9. The method for anomaly identification of smart door locks based on big data according to claim 1, characterized in that, The process of building an anomaly detection model includes: Collect historical unlocking data generated by legitimate users in normal unlocking scenarios, and extract the corresponding environmental interaction feature vector and finger pressing dynamic feature vector from the historical unlocking data as positive sample raw data; Collect unlocking data generated under simulated attack scenarios, and extract the corresponding environmental interaction feature vector and finger pressing dynamic feature vector from the simulated attack unlocking data as negative sample raw data. The simulated attack scenarios include at least one or more of the following: unlocking with fingerprint film, unlocking under duress, and tailgating intrusion. For each set of positive sample raw data and negative sample raw data, the historical environment interaction feature vector and historical pressing dynamic feature vector of the legitimate user corresponding to the unlocking operation are retrieved from the personal historical behavior archive of the cloud big data platform. Calculate the cosine similarity between the environmental interaction feature vector in each set of positive sample original data or negative sample original data and the historical environmental interaction feature vector, and use it as the first similarity feature; Calculate the cosine similarity between the finger pressing dynamic feature vector in each set of positive sample original data or negative sample original data and the historical pressing dynamic feature vector, and use it as the second similarity feature; Obtain the temporal context information corresponding to the original data of each group of positive or negative samples as contextual features; The first similarity feature, the second similarity feature, and the context feature are concatenated to form a training sample fusion feature vector set, and the corresponding normal label or abnormal label is used as the label of the training sample to form a training sample supervision label set. The logistic regression model is trained using the fusion feature vector set of the training samples and the supervision label set of the training samples. The parameters of the logistic regression model are optimized by maximizing the likelihood function to obtain the trained anomaly recognition model.

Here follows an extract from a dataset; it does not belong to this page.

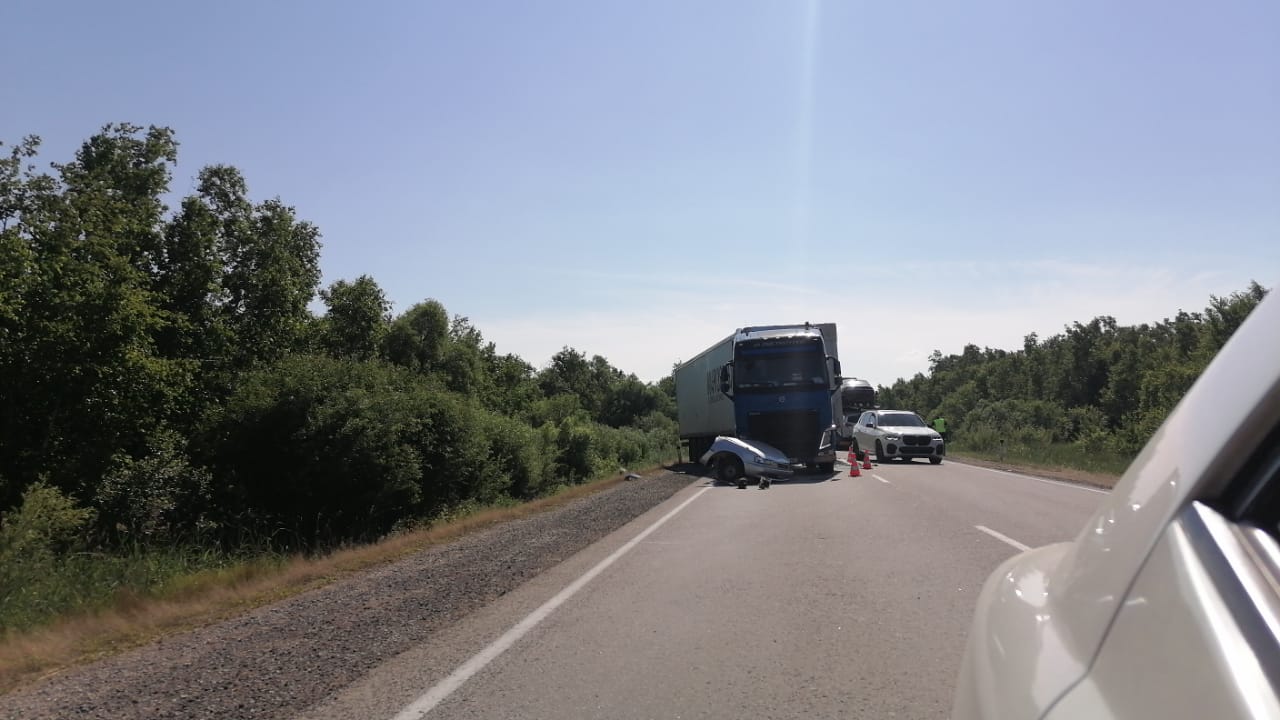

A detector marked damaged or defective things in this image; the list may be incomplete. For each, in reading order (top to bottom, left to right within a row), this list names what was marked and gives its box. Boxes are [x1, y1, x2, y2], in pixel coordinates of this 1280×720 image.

crashed white car [701, 435, 788, 484]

10. A smart door lock anomaly detection system based on big data, characterized in that: The method for performing the big data-based smart door lock anomaly identification method according to any one of claims 1-9 includes: The information acquisition module is used to collect video stream data and fingerprint pressing timing data of the user in real time during the unlocking process through sensors on the smart door lock; The identity verification module is used to perform fingerprint feature matching based on the fingerprint pressing timing data to determine the legitimate user identity identifier corresponding to the current operator; The feature extraction module is used to perform visual analysis on the video stream data after the fingerprint feature matching is successful, extract the environmental interaction feature vector from it, and perform mechanical-temporal analysis on the fingerprint pressing time series data to extract the finger pressing dynamic feature vector from it. The information update module is used to build and continuously update the personal historical behavior profile of each legitimate user in the cloud big data platform based on the environmental interaction feature vector and finger pressing dynamic feature vector extracted by the legitimate user in the historical unlocking process. The result recognition module is used to compare the environmental interaction feature vector and the finger pressing dynamic feature vector extracted in the current unlocking process with the historical feature vector corresponding to the legitimate user identity obtained from the personal historical behavior file, and to make a comprehensive judgment through a pre-trained anomaly recognition model to output the recognition result of whether the current unlocking behavior is abnormal. The action execution module is used to refuse to execute the door opening action if the recognition result is abnormal, and to execute the door opening action if the recognition result is normal.